Show that $M = \langle r,s \mid r^m = e, s^n = e, srs^{-1} = r^j \rangle$, where $j$ is a natural number satisfying $\operatorname{gcd}(j,m) = 1$ and $j^n \equiv 1 \pmod{m}$, has $mn$ elements.
I'm not sure how to start to show this rigorously, but I do have some ideas. If we can show that every element can be written in the form $r^as^b$ then clearly we would have $m$ choices for $a$ and $n$ choices for $b$, and hence by multiplying there would be $mn$ elements. But I'm not sure how to show that every product can be written in this form. I thought that maybe looking at the dihedral group and doing something analogous would help me, but all of the proofs that the dihedral group has $2n$ elements that I've seen use geometrical reasoning, which I don't seem to be able to do here.
You should be able to prove that any string of $r$'s and $s$'s can be reduced to some $r^{a}s^{b}$ where $0\leqslant a <m$ and $0\leqslant b <n$. As in the comments, you just need to push each of the $s$'s to the right using the relation $sr=r^{j}s$.
The group is therefore of order at most $mn$. It cannot be smaller, because there is an example of a group of order $mn$ satisfying these relations.
Here is such a group of $n\times n$ matrices over $\mathbb{C}$. This construction is just a generalisation of the usual dihedral group, which is the case $n=2$.

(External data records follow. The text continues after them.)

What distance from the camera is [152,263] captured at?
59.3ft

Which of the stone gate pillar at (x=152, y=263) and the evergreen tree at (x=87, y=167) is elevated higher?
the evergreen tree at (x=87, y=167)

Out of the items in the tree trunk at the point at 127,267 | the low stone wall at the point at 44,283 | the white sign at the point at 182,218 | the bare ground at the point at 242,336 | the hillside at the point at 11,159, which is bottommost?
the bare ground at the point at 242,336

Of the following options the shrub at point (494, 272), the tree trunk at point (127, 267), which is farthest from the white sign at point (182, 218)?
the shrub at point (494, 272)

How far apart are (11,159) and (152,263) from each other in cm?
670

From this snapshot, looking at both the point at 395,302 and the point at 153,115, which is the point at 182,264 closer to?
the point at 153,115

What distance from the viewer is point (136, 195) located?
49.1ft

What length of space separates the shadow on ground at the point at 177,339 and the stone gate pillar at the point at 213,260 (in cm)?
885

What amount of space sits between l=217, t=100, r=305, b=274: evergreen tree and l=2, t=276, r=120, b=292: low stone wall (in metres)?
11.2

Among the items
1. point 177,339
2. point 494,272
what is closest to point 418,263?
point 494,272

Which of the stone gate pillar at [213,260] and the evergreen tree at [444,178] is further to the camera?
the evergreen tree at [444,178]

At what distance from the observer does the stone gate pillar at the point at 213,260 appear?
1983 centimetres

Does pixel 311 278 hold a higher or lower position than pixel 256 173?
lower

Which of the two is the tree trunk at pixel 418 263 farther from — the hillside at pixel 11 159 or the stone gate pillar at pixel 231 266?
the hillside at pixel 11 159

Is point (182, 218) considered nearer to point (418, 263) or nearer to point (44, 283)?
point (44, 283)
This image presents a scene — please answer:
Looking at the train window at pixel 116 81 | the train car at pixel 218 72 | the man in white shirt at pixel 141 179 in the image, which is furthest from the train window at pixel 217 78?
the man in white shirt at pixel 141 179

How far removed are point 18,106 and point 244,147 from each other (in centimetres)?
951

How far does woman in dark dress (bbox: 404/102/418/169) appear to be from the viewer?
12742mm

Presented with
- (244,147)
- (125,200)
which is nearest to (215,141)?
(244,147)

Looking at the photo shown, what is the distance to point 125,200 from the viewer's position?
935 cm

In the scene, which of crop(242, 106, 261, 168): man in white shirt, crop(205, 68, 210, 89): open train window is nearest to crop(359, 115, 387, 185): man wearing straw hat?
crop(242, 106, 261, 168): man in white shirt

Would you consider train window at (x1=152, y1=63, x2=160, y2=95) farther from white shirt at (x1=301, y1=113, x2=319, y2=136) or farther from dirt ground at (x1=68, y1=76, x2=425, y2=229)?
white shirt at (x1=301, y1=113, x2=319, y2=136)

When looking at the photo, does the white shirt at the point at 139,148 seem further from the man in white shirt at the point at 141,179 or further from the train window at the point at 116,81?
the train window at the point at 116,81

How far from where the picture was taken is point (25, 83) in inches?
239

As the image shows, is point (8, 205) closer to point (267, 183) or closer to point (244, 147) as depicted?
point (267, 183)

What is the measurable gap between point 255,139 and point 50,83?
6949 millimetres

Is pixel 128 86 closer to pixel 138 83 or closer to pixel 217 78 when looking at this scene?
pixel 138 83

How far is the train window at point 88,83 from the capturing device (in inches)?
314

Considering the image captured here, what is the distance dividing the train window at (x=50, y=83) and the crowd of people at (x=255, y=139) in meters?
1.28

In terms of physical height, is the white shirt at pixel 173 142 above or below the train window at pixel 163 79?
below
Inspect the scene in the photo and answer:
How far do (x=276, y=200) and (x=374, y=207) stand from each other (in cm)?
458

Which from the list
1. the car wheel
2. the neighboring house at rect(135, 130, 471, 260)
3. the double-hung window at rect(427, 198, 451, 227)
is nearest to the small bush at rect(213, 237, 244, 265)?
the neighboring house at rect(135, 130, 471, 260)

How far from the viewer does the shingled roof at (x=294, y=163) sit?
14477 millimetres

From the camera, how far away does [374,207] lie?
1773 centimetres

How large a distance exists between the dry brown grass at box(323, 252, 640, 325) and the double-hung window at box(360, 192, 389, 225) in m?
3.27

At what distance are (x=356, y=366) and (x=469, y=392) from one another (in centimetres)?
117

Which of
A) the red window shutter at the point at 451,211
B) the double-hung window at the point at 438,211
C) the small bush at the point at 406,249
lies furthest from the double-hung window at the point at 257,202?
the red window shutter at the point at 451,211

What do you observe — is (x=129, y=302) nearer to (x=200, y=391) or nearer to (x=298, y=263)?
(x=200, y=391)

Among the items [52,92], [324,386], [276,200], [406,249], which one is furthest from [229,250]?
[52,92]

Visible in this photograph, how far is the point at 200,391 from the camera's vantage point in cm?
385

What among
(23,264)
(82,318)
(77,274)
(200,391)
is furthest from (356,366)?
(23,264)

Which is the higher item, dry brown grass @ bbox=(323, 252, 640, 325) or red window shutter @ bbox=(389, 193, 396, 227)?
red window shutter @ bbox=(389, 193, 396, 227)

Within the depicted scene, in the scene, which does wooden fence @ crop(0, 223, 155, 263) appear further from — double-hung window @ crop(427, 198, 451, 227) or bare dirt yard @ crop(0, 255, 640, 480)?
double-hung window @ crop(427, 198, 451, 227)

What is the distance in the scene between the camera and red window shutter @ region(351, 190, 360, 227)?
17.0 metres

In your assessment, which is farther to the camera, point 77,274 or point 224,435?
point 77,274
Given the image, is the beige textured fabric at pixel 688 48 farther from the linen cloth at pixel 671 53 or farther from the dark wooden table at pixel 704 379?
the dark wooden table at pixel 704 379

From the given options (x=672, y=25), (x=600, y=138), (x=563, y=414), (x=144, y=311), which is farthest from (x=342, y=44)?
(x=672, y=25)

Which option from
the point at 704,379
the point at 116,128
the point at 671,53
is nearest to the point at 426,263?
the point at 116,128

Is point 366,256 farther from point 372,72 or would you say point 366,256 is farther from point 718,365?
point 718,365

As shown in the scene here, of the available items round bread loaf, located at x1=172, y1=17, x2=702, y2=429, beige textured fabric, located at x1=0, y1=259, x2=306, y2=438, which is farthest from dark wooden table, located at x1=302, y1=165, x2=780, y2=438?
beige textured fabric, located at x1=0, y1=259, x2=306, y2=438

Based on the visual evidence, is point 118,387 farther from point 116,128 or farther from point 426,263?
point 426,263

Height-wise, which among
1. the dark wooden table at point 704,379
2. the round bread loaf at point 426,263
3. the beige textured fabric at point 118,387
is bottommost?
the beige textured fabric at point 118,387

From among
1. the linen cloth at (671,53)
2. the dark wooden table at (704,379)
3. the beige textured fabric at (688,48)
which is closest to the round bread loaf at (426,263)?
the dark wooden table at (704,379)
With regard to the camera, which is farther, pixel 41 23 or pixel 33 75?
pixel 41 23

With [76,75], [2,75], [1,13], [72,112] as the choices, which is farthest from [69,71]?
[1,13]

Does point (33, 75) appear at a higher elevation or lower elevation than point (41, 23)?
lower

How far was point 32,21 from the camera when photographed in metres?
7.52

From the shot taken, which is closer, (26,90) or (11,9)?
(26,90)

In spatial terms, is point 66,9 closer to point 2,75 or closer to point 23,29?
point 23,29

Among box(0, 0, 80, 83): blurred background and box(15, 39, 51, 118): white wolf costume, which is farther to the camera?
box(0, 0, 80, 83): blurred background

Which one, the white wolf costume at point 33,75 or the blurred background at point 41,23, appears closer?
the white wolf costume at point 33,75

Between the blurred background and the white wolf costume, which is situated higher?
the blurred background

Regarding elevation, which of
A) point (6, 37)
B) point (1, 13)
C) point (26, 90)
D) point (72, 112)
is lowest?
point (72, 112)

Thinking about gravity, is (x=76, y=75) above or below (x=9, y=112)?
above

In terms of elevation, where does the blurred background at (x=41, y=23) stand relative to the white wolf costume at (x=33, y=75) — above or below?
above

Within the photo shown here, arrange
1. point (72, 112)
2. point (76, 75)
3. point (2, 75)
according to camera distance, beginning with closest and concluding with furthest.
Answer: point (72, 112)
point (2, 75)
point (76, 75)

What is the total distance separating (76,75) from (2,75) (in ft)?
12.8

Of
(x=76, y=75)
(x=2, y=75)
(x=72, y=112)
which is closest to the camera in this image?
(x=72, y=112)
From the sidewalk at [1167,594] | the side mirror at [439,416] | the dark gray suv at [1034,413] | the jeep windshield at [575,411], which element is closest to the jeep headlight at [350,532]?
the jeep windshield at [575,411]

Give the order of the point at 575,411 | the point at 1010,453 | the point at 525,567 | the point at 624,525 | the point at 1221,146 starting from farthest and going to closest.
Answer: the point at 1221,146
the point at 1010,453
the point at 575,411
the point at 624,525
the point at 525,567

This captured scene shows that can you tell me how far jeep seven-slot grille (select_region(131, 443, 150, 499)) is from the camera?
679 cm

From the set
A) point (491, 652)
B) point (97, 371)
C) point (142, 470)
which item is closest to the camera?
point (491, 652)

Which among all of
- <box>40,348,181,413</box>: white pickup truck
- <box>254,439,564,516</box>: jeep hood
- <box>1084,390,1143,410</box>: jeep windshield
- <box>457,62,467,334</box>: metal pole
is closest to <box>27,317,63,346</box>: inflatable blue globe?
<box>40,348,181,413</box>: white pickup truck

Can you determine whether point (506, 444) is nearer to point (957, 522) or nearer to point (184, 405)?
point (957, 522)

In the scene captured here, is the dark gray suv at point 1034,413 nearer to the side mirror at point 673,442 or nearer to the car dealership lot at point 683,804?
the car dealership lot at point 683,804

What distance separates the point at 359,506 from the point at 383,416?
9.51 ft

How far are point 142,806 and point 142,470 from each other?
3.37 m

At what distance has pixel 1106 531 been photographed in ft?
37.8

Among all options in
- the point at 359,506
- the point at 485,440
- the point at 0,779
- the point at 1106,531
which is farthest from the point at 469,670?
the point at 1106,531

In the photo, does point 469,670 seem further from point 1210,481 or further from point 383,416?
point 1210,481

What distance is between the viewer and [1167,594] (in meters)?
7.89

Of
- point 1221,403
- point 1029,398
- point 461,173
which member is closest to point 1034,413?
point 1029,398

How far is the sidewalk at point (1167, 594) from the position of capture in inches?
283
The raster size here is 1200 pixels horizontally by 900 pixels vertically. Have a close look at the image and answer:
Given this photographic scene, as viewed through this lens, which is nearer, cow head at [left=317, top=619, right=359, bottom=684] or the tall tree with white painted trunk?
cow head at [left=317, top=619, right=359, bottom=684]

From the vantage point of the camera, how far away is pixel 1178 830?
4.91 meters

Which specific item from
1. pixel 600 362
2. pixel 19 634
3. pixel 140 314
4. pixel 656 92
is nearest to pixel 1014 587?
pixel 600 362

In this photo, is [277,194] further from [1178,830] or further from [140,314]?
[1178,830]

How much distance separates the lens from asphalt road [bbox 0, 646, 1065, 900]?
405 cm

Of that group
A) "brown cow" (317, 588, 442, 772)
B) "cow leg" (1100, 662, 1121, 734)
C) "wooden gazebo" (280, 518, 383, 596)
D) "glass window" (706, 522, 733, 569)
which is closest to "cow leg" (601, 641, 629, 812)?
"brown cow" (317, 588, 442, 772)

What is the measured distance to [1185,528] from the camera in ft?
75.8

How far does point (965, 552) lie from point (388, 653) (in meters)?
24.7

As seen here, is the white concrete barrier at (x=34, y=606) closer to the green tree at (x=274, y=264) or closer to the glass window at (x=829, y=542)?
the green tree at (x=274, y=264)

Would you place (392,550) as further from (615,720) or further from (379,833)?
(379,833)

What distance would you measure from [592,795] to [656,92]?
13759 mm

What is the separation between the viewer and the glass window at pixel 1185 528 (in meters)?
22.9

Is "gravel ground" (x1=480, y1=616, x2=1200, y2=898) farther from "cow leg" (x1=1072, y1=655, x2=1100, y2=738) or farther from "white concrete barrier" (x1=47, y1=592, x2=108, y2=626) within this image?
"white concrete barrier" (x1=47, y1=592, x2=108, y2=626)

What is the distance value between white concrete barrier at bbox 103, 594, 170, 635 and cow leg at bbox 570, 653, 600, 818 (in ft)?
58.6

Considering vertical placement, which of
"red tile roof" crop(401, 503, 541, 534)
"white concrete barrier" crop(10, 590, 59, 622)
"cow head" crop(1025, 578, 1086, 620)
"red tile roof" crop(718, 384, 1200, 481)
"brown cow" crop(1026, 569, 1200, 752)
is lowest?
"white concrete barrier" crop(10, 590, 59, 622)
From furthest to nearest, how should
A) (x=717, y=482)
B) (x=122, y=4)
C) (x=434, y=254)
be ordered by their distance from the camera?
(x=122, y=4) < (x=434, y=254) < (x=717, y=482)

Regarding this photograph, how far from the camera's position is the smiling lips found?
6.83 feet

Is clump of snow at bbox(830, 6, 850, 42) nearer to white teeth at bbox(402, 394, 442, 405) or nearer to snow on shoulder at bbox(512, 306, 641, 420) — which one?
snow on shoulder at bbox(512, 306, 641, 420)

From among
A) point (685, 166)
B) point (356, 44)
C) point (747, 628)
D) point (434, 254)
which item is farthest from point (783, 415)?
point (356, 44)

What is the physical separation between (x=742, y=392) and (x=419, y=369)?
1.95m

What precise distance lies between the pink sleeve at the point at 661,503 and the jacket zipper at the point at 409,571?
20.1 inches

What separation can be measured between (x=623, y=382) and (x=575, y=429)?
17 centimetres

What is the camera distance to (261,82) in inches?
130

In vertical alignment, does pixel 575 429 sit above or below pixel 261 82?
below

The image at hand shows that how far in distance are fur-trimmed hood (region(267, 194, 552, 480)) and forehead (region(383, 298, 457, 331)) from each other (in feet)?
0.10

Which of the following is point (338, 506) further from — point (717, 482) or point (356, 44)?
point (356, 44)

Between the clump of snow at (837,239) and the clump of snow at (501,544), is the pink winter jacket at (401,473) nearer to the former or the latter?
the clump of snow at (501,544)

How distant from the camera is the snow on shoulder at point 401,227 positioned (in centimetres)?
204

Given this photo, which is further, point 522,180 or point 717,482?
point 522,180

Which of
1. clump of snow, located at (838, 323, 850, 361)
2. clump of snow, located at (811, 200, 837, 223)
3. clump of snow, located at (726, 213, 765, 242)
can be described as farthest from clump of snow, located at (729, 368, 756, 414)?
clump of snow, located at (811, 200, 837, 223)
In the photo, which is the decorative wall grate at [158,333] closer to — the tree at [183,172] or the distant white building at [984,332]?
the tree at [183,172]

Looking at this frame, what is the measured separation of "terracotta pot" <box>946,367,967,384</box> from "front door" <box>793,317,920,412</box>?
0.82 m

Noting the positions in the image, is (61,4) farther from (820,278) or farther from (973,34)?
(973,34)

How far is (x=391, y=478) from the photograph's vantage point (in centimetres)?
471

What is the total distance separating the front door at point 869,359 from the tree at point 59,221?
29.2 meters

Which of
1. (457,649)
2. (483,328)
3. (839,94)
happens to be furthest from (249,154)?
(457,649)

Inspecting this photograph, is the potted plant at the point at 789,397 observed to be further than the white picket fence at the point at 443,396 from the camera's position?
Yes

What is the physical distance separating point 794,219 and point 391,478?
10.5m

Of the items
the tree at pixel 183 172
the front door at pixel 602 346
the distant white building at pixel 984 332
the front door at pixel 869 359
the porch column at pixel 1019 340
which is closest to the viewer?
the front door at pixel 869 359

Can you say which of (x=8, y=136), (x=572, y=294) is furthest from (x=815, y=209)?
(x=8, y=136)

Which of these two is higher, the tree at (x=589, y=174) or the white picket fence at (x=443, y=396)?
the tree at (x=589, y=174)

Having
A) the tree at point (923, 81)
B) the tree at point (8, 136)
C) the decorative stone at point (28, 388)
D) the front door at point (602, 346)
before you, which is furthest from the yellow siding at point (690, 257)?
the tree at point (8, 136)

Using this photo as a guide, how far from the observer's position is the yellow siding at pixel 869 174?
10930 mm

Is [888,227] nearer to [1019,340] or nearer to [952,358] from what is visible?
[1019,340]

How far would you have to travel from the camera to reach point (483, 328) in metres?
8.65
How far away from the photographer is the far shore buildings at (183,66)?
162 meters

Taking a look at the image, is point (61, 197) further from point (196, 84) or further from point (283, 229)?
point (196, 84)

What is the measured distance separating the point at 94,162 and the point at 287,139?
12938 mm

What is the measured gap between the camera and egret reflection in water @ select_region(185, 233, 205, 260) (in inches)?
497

Let $\omega=e^{2\pi i/m}$ be a primitive $m$-th root of unity. Let $R,S$ be the $n\times n$ matrices
$$ R:=\begin{bmatrix} \omega & 0 & 0 & \dots & 0\\ 0 &\omega^{j} &0 & \dots & 0\\ 0 & 0 &\omega^{j^2} & \dots & 0\\ \vdots & \vdots &\vdots & \ddots &\vdots\\ 0&0&0&\dots&\omega^{j^{n-1}} \end{bmatrix}, \text{ and } S:=\begin{bmatrix} 0 & 1 & 0 & \dots &0\\ 0 & 0 & 1& \dots &0\\ 0 & 0 & 0 & \dots &0\\ \vdots & \vdots & \vdots \\ 0 & 0 & 0 & \dots &1\\ 1 & 0 & 0 & \dots &0\\ \end{bmatrix}. $$ It is straightforward to check that $R$ and $S$ satisfy the three laws in the presentation. It is (fairly) straightforward the check that the $R^a S^b$ with $0\leqslant a <m$ and $0\leqslant b <n$ are distinct, so that the order of the group $\langle R, S\rangle$ is indeed $mn$.